Kabalite warriors, being the only one scoring unit left, move towards the relic, running, or try a lucky dark lance shot to the 
stormraven. Low chance of denying linebreaker, not statistically reliable. (26% chance to miss , 50% to inflict only a glancing, 50% 
chance not to inflict significative damage on chart) so they run.

Archon+unit stay put in cover
Razorwing shoot the razorback, low chance to do something
IF GAME ENDS NOW IT IS A DRAW
DE: Linebreaker, Kill the warlord
GK: Linebreaker, First blood

IF THE GAME GOES ON (I consider the witches to be dead/routing and Razorback to be still there)
1) The razorback moves 6 towards the relic, screening the GK from archon fire or charge and shoot the Talos
2) the GK move and seize the relic and, if possible, shoot the talos 
3) if stormraven is still operative, it moves with its large base in order to prevent an easy approach of the kabalite warriors to the relic, 
then it shoot the warriors, statistically inflicting 5 casualties (2 from stormbolter + 3 from assault cannon), maybe broking them?
DE can only try to shoot and assault the GK unit.

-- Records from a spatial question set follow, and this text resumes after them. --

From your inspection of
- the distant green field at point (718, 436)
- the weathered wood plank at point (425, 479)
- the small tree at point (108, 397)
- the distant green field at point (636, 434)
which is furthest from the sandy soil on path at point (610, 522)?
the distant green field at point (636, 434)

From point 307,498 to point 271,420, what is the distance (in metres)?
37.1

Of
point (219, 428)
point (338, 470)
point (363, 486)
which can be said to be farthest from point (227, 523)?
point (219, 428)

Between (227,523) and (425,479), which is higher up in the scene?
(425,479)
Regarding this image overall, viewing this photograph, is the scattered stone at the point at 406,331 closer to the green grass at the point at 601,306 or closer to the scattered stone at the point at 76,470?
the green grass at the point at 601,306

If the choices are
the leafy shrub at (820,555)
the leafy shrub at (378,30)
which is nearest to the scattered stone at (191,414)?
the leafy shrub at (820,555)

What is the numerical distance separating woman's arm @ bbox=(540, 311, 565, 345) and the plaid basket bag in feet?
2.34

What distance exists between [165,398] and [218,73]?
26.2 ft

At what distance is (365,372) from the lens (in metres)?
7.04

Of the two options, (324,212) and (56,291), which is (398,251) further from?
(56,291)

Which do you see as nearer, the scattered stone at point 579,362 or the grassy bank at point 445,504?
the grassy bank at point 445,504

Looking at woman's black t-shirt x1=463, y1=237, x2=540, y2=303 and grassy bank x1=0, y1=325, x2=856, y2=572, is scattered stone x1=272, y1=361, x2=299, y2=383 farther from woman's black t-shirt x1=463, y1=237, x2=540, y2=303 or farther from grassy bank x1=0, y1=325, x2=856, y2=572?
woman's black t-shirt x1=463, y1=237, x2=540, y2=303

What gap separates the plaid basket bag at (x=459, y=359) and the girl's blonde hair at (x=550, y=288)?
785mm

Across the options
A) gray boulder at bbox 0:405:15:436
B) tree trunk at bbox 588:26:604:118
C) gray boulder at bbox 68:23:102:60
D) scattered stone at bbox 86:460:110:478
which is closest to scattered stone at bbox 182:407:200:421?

If i am correct their shooting is negligible and they cannot reach the relic. Talos 
could however try to slain the relic bearer. 

IF THE GAME ENDS NOW
DE: Linebreaker, Kill the warlord
GK: First Blood, Relic seized

IF THE GAME GOES ON STILL

GK unit enter the razorback if not wrecked and not in melee with talos. otherwise shoot/fight the talos
The stormraven could still try to maim the Archon, for another VP, but i guess it should fire the warriors to obliterate them.
If talos is not engaged, stormraven shoot it and kill it ( i hope )
GAME ENDS WITH A DRAW IF TALOS CAN SLAIN THE RELIC BEARER (2-2 as above), OTHERWISE (DE: 2 - GK 4 relic, first blood)


*WOLFGANG7*




Friendly Situation
1. SS can’t reach the relic or the unit of Wyches. (as much as I’d like to get them into CC with them after lots of shooting, but it’s just too far as drawn: 18”.) They are all in range of the Trueborn.
2. Nothing by the Stormraven can hurt it since it still has 3HP and the weapon in the near vicinity that can hurt it is one dark lance without interceptor [Skyfire is what is needed]. If placed into hover mode then it is in range of the entire Wyches squad.
3. Razorback has little to fear since it’s surrounded by splinter weapons (it’s thankfully the Trueborn aren’t blasterborn). Where it is now it only has LOS to 2 Wyches. If it moves forward 6” it has LOS to 3 Wyches.
4. SCORE = 1pt first blood. 1 pt linebreaker if put Stormraven into hover mode. So 2 points total right now.

Enemy Situation
1. K Warriors are irrelevant. They can’t hurt the Stormraven and can’t reach the relic.
2. Grotesques are irrelevant. They are falling back and only have CC weapons.
3. Trueborn and Archon are in range of SS, but not in and of themselves much of a threat. They are out of range of the relic UNLESS they roll a 6 on run.
4. Talos Pain Engine is annoying, but that’s about it.
5. Wyches are 1-2 inches from the relic and will easily obtain it if not eliminated on the DE player’s turn (which means DE win if game ends on turn 5).
6. Razorwing is able to pivot 90 degrees and may fire on SS. (I would like to know if it had any missiles left, but suppose it’s not too relevant).
5. SCORE = 1 pt slay the warlord. 1 pt linebreaker. So 2 points total right now, but threatening to capture relic

1. Move the Razorback forward and fire onto the 3 Wyches in LOS with Hvy bolter.
MATHHAMMER
HvyBolter = 2 wounds

2. Put the Stormraven into hover mode, pivot in place, and blast away at the Wyches with all weapons. It would be great to wipe them out, but just making them break is good enough. (wishing I had the heavy bolter at this point instead of single shot MM!)
MATHHAMMER
Bolters = 4 wounds
Auto cannon = 2 wounds
MM = miss
2 Wyches left…they must take leadership test. Lucky day they break, but probably not that day, so they stay put.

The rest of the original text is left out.